The problem with the Substack revolution
Matt Yglesias is leaving Vox to start his own Substack blog. There is part of me that really likes this -- my preference would be to get off social media and return to the blog glory days of the late aughts. I've tried doing it a couple of times, but I always fail to stick with it -- partly because people are on social media instead of blogs, and it gets to feeling very lonely around here.
I'll subscribe to Yglesias' free tier. But I won't spend money on him, or Andrew Sullivan, or Matt Taibbi or any of the other, um, independent thinkers who have abandoned big publications in the last year or so to strike out on their own for Substack and its subscription model.
My subscription dollars are finite. So I have to make them work efficiently. Which means they'll go to publications where I can get news and multiplicity of voices. I simply can't afford to support every writer I want to read who decides to strike out on their own. I can't imagine I am the only person in this position.
And this strikes me as a problem, both for the writers and the larger discourse.
A number of observers have already noted that rise of newspaper paywalls, while absolutely necessary to sustaining what's left of the news media, is a problem for democracy. You can get all the misinformation you want for free, but it increasingly takes cash to get reported, reliable news. Somebody's got to pay for the reporters, writers and editors -- but that means that people who can't or won't pay for that news are vulnerable to misinformation.

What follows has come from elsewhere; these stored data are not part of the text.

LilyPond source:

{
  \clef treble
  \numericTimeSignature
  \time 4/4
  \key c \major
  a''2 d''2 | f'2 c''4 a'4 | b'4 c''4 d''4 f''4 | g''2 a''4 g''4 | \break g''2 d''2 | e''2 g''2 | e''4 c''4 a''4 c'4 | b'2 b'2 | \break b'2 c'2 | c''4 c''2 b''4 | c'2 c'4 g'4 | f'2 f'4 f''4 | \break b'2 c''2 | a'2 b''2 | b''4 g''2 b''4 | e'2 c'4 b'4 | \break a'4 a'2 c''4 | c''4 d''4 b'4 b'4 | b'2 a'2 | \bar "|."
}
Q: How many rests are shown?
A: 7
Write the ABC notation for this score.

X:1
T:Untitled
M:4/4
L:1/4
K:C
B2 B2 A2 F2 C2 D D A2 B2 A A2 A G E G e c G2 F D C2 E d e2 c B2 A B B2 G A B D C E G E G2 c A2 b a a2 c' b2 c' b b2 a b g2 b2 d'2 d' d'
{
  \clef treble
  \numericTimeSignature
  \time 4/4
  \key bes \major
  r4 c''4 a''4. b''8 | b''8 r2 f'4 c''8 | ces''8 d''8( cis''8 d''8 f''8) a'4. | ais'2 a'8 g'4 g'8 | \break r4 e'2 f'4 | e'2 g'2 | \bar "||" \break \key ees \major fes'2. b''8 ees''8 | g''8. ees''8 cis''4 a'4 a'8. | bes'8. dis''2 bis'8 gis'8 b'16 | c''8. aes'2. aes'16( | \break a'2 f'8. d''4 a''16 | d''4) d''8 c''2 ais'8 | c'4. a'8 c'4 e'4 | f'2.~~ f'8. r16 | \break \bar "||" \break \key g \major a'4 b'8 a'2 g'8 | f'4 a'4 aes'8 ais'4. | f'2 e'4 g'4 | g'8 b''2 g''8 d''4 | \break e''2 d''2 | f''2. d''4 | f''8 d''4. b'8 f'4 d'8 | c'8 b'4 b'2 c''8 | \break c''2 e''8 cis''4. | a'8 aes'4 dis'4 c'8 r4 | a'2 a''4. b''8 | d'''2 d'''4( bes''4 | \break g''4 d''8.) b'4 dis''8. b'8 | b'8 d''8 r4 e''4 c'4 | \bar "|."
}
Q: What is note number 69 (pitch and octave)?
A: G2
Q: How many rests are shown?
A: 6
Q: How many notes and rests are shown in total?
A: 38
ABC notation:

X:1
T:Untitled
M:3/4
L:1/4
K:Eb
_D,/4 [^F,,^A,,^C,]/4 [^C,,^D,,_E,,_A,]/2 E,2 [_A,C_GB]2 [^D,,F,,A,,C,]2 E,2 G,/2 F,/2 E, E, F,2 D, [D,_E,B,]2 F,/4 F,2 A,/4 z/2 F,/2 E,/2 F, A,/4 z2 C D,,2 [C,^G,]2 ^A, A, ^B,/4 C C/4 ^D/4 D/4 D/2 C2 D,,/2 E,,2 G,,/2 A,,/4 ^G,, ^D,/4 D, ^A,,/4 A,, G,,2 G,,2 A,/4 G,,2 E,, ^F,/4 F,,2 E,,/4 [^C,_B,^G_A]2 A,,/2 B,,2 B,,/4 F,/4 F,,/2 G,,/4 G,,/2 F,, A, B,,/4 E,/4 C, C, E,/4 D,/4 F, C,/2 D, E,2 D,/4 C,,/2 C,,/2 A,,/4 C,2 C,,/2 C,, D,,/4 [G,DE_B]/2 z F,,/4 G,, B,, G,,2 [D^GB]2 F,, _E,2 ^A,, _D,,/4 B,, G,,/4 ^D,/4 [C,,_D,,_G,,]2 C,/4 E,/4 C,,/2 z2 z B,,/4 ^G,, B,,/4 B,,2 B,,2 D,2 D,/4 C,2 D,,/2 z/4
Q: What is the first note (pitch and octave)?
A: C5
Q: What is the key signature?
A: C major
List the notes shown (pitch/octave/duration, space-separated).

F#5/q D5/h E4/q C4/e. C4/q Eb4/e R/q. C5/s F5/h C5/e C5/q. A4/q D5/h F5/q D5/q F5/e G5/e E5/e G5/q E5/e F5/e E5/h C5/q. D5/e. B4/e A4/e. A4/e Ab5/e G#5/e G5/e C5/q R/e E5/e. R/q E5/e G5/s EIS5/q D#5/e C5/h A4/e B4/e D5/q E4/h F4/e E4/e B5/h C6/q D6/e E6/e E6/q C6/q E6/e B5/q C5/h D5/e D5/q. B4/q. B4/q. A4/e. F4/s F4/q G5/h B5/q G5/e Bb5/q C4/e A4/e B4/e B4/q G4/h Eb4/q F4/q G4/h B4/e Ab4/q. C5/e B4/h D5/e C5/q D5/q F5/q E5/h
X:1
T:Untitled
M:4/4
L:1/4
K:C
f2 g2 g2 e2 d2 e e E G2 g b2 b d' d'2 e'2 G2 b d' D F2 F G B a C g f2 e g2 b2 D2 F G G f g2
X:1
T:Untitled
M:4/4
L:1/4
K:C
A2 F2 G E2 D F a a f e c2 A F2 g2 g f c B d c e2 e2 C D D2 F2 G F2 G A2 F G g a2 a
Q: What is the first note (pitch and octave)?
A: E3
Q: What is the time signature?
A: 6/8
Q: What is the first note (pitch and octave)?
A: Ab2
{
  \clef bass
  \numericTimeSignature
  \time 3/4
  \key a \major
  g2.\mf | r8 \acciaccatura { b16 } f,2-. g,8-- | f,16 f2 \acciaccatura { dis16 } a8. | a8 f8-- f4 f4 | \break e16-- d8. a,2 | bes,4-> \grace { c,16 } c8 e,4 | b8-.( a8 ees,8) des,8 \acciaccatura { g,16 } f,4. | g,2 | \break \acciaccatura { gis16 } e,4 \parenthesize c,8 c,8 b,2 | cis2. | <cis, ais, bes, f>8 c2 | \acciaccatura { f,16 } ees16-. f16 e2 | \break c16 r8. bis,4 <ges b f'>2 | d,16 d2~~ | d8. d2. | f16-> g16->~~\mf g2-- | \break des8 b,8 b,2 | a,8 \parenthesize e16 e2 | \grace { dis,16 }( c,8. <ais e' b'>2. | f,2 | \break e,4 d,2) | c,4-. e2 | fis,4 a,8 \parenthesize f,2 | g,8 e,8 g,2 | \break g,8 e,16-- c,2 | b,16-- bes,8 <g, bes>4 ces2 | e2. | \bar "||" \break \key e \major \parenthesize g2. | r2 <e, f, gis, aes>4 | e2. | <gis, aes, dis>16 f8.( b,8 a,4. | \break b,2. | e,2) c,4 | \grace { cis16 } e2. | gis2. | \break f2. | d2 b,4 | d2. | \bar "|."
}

Similarly, if -- as appears to be the case -- somewhat independent writers increasingly feel uncomfortable or unable to exist within the framework of a larger publication where their coworkers don't all love their views, and they follow Yglesias et al to Substack and its paywall, it might also be the cases their voices go missing from the national conversation. It'll be easy not to pay to hear ideas you don't want to hear, and if you don't pay, it's less likely you'll be forced to encounter them.
I don't love everything about Yglesias, Sullivan or Taibbi, but it is also true that the three have done valuable work over the years. People are complicated! And sometimes it's good to have complicated people complicating the discourse, even if it's also irritating. It worries me that the complications are disappearing behind a paywall.